Das Haus der Astronomie unterstützt die Bemühungen der VdS, Verantwortliche aus Politik, öffentlichen Verwaltungen, Handel, Gewerbe und Industrie ebenso wie Privatpersonen auf die Problematik der Lichtverschmutzung hinzuweisen und zum Handeln aufzufordern

Schaurig schön: Die Lichter von Heidelberg, Mannheim und Ludwigshafen bei Nacht, so wie man sie vom Dach des Max-Planck-Instituts für Astronomie sehen kann.

In Paris treffen sich derzeit hochrangige Politiker aus fast 150 Ländern, um über das Problem der Erwärmung unseres Planeten zu beraten. Die weltweit zunehmende Lichtverschmutzung ist ein Teil dieses Problems, da sehr übermäßig häufig Energie bei der Beleuchtung der Städte verschwendet wird, wenn diese falsch ausgeführt ist – mit negativen Folgen für Mensch und Tierwelt weit über den Verlust des Anblicks des Sternhimmels hinaus.

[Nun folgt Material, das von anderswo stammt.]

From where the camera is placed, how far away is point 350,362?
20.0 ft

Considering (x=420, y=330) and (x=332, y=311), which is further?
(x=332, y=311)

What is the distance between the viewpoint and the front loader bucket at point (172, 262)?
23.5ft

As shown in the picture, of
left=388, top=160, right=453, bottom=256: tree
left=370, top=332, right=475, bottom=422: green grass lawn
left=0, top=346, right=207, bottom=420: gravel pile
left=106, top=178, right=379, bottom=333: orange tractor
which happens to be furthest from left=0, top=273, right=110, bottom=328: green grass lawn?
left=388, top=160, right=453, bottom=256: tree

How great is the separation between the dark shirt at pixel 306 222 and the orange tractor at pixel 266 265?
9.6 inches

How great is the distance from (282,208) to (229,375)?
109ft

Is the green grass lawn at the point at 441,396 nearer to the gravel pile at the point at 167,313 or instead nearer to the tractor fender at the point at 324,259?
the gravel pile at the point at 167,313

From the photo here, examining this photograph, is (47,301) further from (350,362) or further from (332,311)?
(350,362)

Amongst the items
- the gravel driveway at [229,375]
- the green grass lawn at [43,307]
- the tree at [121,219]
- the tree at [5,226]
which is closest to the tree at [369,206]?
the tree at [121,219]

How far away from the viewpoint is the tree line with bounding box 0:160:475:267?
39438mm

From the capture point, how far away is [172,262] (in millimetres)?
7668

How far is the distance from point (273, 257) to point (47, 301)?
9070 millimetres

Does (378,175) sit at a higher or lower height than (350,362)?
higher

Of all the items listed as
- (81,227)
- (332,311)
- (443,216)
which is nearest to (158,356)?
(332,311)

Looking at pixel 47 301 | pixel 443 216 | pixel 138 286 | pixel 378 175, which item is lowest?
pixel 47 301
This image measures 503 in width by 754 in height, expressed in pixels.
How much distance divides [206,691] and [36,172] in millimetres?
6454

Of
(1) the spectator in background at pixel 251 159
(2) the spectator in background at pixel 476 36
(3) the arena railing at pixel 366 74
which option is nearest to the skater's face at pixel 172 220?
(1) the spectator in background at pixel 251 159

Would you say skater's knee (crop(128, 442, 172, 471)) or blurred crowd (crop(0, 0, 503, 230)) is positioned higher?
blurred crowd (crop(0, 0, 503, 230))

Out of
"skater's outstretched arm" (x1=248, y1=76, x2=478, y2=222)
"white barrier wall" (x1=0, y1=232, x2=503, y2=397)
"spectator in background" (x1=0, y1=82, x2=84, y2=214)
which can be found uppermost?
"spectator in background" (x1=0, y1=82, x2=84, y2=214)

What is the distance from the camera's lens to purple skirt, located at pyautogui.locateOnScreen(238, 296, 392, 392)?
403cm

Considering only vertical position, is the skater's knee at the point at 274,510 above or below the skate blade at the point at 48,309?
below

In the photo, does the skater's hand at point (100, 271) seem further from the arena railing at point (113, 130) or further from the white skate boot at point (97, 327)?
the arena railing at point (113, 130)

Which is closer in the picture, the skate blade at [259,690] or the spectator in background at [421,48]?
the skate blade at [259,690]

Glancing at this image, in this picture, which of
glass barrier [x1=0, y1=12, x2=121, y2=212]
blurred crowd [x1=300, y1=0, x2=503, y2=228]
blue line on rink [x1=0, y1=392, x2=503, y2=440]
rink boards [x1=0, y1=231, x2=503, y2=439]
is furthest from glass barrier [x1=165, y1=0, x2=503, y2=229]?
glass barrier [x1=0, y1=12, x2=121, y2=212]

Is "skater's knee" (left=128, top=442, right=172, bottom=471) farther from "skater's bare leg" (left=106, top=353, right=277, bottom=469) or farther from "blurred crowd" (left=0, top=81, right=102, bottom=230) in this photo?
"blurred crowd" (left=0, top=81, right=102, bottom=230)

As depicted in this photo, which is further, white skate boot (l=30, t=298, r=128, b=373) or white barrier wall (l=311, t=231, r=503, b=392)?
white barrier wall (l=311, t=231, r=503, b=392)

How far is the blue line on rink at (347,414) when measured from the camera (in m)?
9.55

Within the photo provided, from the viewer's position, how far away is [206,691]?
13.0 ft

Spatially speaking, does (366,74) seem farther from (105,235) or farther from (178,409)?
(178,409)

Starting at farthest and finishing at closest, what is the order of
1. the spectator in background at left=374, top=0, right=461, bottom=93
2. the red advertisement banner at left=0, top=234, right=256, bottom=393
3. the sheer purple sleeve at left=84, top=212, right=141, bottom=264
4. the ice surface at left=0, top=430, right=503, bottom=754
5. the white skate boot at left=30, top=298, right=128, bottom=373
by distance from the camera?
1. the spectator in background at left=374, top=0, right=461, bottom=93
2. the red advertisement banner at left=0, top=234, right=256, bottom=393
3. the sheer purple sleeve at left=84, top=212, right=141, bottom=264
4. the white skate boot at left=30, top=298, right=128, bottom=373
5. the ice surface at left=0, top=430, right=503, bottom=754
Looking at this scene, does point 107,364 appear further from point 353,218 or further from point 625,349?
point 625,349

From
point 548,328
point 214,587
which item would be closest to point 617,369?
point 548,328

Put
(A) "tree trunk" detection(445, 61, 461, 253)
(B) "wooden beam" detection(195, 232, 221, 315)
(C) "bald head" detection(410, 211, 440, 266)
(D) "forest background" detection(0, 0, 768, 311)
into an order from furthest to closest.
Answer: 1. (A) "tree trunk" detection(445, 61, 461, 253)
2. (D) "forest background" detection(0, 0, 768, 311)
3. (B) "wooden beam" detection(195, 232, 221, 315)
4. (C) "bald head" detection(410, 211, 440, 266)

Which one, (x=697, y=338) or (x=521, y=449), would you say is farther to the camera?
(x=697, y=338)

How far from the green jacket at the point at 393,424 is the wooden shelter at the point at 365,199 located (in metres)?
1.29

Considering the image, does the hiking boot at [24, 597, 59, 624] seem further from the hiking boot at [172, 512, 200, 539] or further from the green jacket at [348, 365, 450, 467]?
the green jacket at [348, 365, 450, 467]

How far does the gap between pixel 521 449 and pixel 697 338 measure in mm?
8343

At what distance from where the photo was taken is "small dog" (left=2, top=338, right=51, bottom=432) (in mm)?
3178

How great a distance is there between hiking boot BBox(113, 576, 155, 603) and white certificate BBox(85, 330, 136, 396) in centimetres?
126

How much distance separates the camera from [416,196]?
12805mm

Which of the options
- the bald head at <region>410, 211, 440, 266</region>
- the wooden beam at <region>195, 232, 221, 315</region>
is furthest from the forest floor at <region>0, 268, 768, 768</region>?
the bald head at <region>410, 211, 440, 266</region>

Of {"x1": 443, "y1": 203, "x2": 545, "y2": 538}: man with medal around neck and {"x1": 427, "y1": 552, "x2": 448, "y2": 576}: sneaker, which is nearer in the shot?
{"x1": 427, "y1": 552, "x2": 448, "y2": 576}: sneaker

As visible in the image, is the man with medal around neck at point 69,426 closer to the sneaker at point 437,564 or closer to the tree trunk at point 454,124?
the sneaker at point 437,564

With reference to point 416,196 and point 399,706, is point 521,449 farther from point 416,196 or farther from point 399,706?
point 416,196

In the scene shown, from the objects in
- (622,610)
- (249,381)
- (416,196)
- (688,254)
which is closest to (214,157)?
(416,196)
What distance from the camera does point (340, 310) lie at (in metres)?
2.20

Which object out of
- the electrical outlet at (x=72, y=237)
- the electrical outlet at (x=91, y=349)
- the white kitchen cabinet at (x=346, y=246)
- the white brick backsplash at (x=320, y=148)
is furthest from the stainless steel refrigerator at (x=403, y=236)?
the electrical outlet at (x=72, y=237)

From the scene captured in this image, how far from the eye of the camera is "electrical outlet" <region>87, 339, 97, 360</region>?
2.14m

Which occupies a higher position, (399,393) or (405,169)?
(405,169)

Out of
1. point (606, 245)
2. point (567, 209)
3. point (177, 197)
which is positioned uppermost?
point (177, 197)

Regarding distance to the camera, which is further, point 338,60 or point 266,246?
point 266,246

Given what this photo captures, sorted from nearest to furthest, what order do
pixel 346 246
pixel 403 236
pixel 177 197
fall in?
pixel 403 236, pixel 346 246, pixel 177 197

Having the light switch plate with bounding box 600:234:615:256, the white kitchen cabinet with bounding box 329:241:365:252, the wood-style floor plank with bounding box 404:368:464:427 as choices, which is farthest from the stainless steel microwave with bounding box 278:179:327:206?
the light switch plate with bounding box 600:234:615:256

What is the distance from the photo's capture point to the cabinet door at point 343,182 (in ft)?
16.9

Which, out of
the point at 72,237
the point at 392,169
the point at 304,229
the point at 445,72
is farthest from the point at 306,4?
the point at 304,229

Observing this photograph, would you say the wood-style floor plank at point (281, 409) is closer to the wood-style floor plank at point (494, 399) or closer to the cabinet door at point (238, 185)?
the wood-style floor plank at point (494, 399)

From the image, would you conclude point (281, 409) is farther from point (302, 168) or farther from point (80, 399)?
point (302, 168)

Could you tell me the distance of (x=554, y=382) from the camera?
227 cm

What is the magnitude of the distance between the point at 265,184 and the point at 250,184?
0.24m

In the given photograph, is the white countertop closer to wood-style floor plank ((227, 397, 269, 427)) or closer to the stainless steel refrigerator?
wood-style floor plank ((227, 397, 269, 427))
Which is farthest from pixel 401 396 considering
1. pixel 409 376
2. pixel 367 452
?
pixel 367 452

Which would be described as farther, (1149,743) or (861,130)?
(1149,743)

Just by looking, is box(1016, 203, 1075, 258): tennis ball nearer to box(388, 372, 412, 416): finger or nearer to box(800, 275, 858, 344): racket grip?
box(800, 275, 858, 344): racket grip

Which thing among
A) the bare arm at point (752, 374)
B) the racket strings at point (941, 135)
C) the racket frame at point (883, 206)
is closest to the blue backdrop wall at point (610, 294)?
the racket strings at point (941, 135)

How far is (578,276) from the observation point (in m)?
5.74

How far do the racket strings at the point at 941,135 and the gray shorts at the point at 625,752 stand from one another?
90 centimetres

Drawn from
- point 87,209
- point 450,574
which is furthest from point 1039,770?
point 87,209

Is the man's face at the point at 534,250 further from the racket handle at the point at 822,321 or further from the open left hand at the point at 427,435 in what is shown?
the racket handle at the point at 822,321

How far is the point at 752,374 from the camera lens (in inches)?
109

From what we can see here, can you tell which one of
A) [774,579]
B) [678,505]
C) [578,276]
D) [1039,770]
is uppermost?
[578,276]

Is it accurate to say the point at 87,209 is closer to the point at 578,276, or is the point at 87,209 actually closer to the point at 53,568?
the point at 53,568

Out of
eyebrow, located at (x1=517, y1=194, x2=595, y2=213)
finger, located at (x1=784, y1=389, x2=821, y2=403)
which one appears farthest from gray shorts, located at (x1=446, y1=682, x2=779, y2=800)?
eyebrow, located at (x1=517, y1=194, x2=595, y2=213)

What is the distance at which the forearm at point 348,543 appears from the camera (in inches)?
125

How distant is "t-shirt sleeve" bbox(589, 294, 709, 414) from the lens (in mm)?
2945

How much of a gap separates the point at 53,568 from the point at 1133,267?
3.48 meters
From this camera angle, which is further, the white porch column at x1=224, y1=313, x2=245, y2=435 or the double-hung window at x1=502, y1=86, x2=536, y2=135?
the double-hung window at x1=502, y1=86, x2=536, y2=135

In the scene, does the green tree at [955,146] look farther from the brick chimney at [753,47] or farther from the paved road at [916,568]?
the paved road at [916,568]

Die Mitglieder von Deutschlands größtem Verein von Amateurastronomen, der Vereinigung der Sternfreunde e. V. (kurz VdS), haben auf der 32. Mitgliederversammlung am 21. November 2015 im Haus der Wissenschaft in Braunschweig eine Resolution gegen Lichtverschmutzung und für eine natürliche Nacht zum Schutz von Mensch und Umwelt verabschiedet. Die Resolution wendet sich an die zuständigen Ministerien und die allgemeine Öffentlichkeit, um im gerade zu Ende gehenden Jahr des Lichts nochmal verstärkt auf die Problematik hinzuweisen und so zu versuchen, der zunehmenden Lichtverschmutzung Einhalt zu gebieten.

Das Haus der Astronomie unterstützt die Resolution ebenso wie die Zeitschrift Sterne und Weltraum, die Astronomische Gesellschaft (AG) und die Gesellschaft Deutschsprachiger Planetarien (GDP).